Demonstranten protestieren vor dem Europaparlament in Brüssel gegen das geplante Mercosur-Abkommen zwischen der EU und Staaten aus Lateinamerika. Foto: AFP/Timon Ramboer

Die EU und Südamerika arbeiten seit Jahren an einer Freihandelszone. Auf einem Gipfel in Brüssel werden allerdings vor allem die Probleme sichtbar.

Auf die Zwischentöne kommt es an, vor allem wenn beide Seiten laufend Komplimente verteilen. So lobte EU-Kommissionspräsidentin Ursula von der Leyen zu Beginn in den höchsten Tönen die „historische Dimension“ des Gipfeltreffens der EU mit den lateinamerikanischen und karibischen Staaten in Brüssel. Zuletzt hatte ein solches Treffen vor acht Jahren stattgefunden.

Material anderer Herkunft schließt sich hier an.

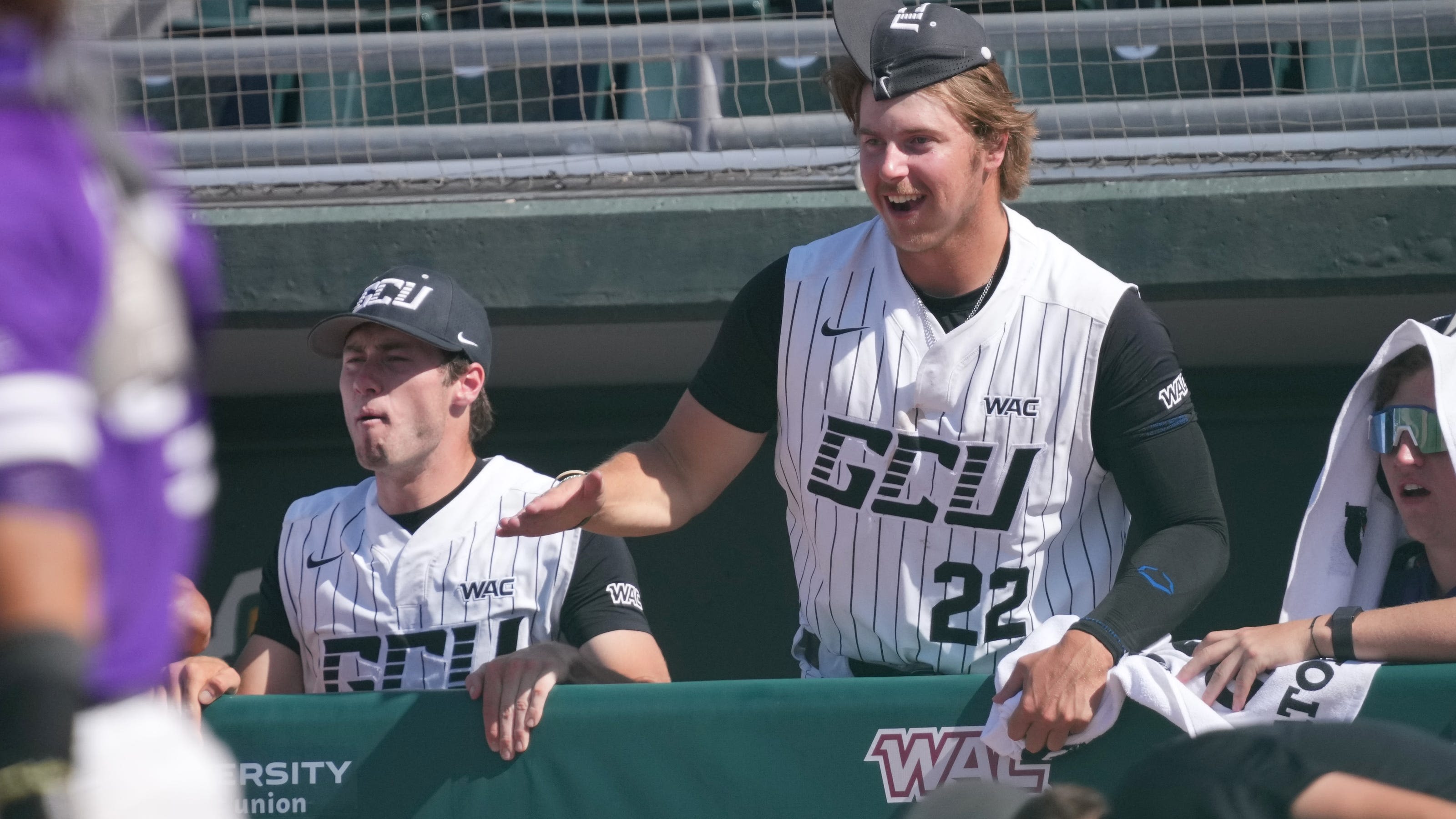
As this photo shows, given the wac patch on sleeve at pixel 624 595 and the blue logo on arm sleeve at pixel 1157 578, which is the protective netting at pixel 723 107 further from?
the blue logo on arm sleeve at pixel 1157 578

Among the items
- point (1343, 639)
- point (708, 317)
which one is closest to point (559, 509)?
point (1343, 639)

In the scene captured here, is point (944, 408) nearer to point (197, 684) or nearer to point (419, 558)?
point (419, 558)

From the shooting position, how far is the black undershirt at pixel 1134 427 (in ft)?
7.91

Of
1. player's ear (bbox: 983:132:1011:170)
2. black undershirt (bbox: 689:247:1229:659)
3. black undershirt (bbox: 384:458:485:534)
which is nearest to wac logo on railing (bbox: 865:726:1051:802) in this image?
black undershirt (bbox: 689:247:1229:659)

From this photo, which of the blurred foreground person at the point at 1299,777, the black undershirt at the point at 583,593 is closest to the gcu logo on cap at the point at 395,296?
the black undershirt at the point at 583,593

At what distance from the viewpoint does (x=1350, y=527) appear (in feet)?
8.98

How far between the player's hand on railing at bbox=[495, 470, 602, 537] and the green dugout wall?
1.77 m

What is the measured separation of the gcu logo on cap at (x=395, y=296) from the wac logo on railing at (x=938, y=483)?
3.44ft

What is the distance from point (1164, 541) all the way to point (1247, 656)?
0.24 meters

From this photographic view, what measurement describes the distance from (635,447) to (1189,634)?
2799mm

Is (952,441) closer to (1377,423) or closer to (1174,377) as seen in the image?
(1174,377)

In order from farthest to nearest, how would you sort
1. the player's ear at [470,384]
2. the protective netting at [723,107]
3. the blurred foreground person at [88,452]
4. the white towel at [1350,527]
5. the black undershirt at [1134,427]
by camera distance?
the protective netting at [723,107], the player's ear at [470,384], the white towel at [1350,527], the black undershirt at [1134,427], the blurred foreground person at [88,452]

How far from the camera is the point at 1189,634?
4965 mm

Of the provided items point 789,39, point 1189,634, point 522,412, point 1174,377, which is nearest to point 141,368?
point 1174,377
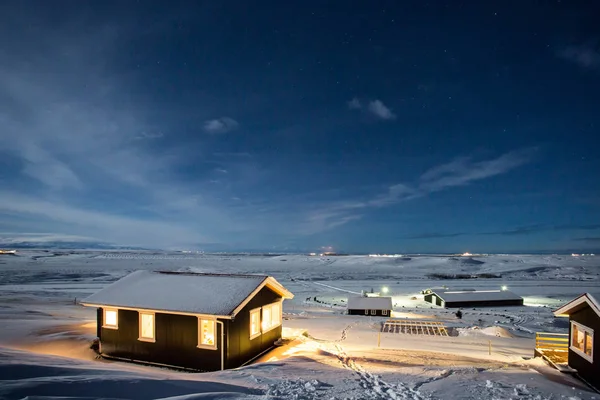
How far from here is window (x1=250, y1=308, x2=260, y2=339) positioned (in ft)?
55.0

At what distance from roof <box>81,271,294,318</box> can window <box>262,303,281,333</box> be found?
36.9 inches

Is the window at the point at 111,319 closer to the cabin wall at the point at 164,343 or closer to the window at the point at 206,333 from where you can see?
the cabin wall at the point at 164,343

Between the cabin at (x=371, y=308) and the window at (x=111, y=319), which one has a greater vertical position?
the window at (x=111, y=319)

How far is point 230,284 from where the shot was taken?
682 inches

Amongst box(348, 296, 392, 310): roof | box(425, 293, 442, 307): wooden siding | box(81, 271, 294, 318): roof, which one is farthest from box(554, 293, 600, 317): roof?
box(425, 293, 442, 307): wooden siding

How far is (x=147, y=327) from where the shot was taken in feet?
54.2

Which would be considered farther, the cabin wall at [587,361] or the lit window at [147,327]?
the lit window at [147,327]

Danach versanken die Beziehungen im europäischen Desinteresse. Auch weil in Brasilien mit dem extrem rechten Präsidenten Jair Bolsonaro ein sehr schwieriger Gesprächspartner saß.

Doch die Zeiten haben sich gewandelt, nicht nur weil mit Luiz Inácio Lula da Silva jüngst ein neuer Staatschef gewählt wurde. Grund für den Wandel ist vor allem der russische Überfall auf die Ukraine. Für Europa rückt Lateinamerika nun wieder in den Fokus, weil die Region bei der Absicherung von Lieferketten und mit ihrem Rohstoffreichtum zu einem Schlüssel werden könnte. Das plötzlich neu entflammte Interesse stößt aber in Lateinamerika auch auf Misstrauen.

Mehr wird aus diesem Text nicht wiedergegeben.